Biosphere 2 drought study underscores the value of biodiversity
Harsher, more frequent droughts put strain on tropical rainforests, limiting their capacity to absorb carbon dioxide and mitigate climate change.
A new Biosphere 2 study published in the journal Science illustrates the size of that impact and shows how rainforests adapt to dry conditions.
One key? Biodiversity.
"Having a diversity of plants in a forest is really important for maintaining forest resilience to environmental stressors like drought," said co-author Laura Meredith, an assistant professor in the UA School of Natural Resources and Environment.
Researchers in the three-acre enclosed rainforest staged a 65-day drought followed by a multi-stage rewetting cycle.
They found drought caused a 70% drop in carbon storage.
By using sensors, isotope tracers and even student climbers to monitor changes in the flow of water, carbon and key organic molecules called atmospheric biogenic volatile organic compounds, known as VOCs, they were able to observe processes that are typically invisible or inaccessible to scientists.
"It's just a really unique experimental infrastructure that allows us to kind of get under the hood of an ecosystem," said Meredith.
VOCs are complex molecules that, among other things, give forests their smell.
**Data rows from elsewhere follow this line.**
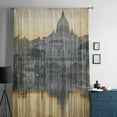thumbnail image 4 of San Pietro Basilica Rome Retro Styled Chiffon Sheer Curtains for Living Room Bedroom Window Curtain Voiles Tulle Cortinas, 4 of 7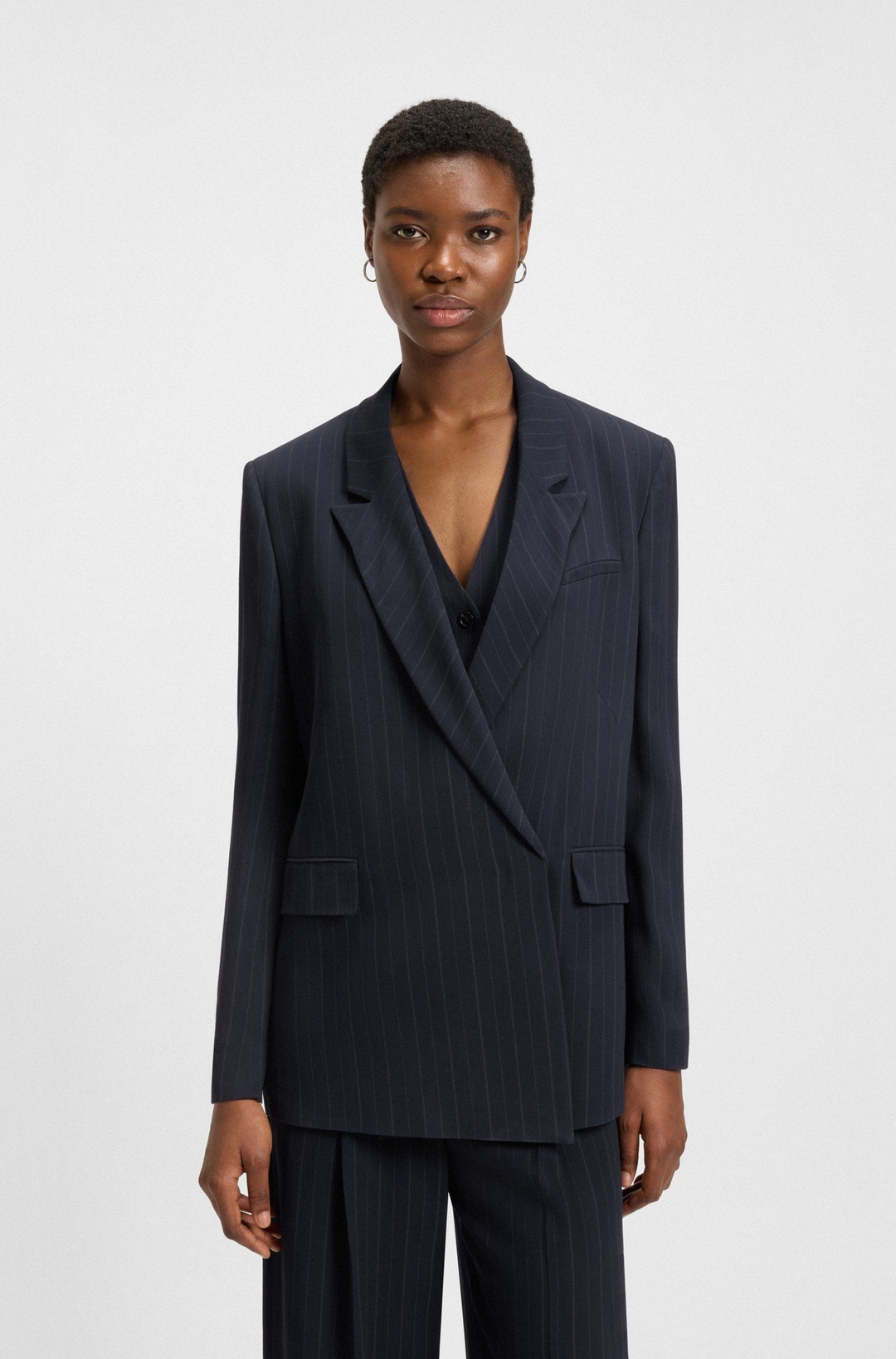 Женский пиджак в полоску BOSS | Фото 2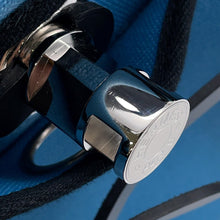 Load image into Gallery viewer, HERMES Herbag zip Black/Blue Toile Military Vache Hunter Leather Size PM
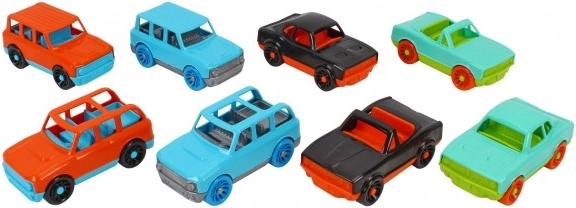 Plastic toy car 10 cm with free running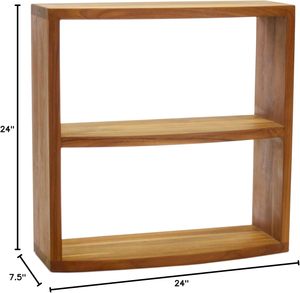 Трехъярусный шкаф для хранения из тикового дерева без спинки Manada - Product Image 3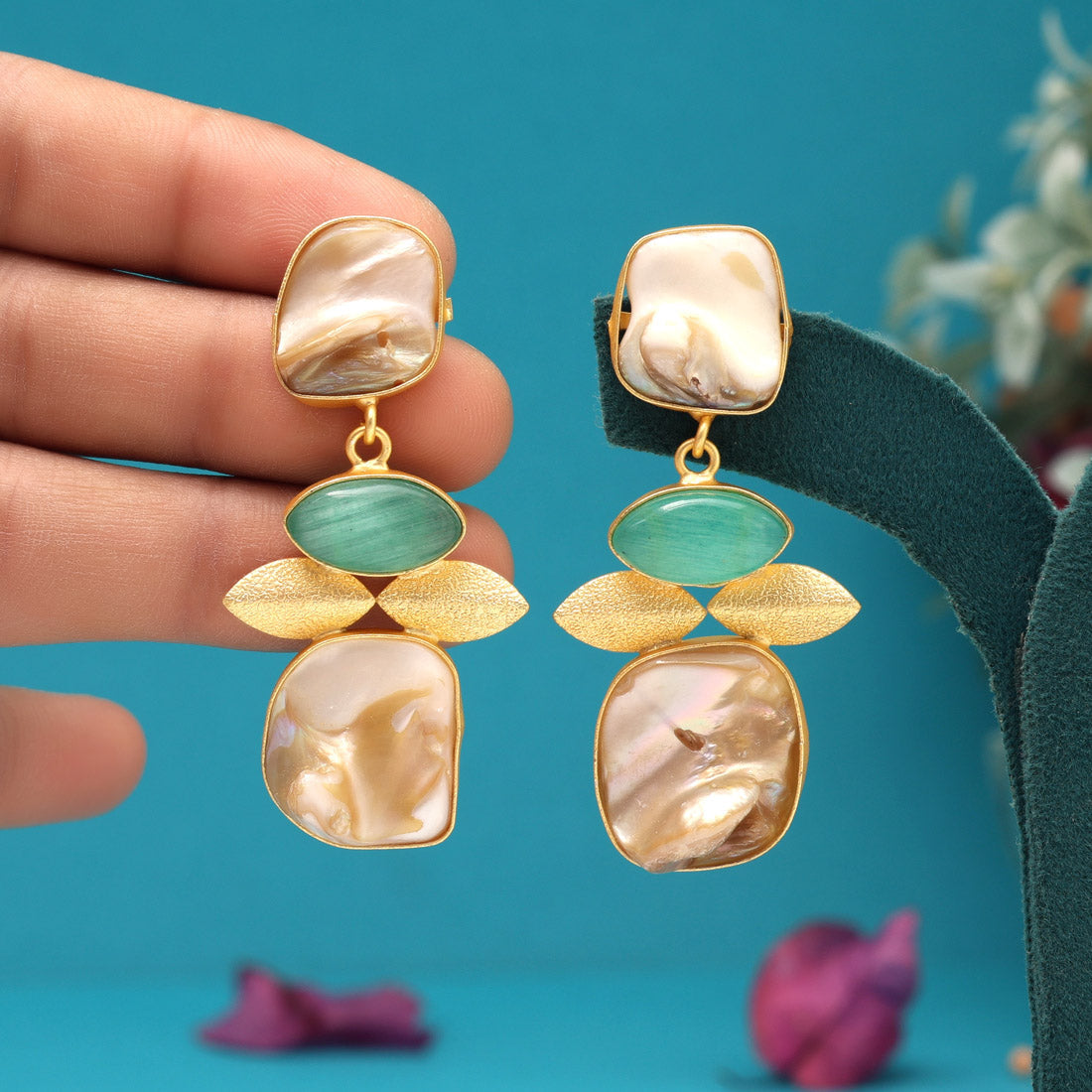 Pista Green Color Amrapali Earrings - Preyans.com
Scientists believe VOCs might also moderate in global atmospheric chemistry and climate feedbacks, including ozone creation and cloud seeding.
Microorganisms in the soil can release VOCs, but that's not what the team saw during their drought-in-a-bottle.
"We saw that they were actually consuming these volatile compounds a lot and sort of intercepting some of them before they could reach the atmosphere," said Meredith.
Meredith, who also served as the director of rainforest research at Biosphere 2 during the campaign, says the team also found drought-sensitive and drought-tolerant plants together made the system more resilient, underlining the value of biodiversity.
"It's not just which species is there; it's that we need a diversity of functional responses. We need them to behave differently when they experience the same stress. We need a diversity of coping mechanisms to help our ecosystems be more resilient," she said.
Because rainforests consist of species with different characteristics in varying environs, drought does not affect every part of the ecosystems at the same time. During the study, dry air exerted its earliest impact in the sunlit leaf canopy, which shielded the understory from the worst effects until late into the severe drought.
Similarly, the soil dried from the top down, with the deepest layers remaining quite wet until the later drought stages.
As the drought worsened, the interplay between plants and soil produced patterns in the atmospheric VOC concentrations. This suggests such changes might serve as a indicators of ecosystem stress.
The researcher also learned a great deal about how long tropical rainforests take to recover once Mother Nature reopens the proverbial spigots.
"Even though the ecosystem was recovering from the drought, it did not get back to its starting condition after a couple of months. So you know that drought legacy is something that the forest has to keep kind of contending with, and it will take a longer time to fully recover," said Meredith.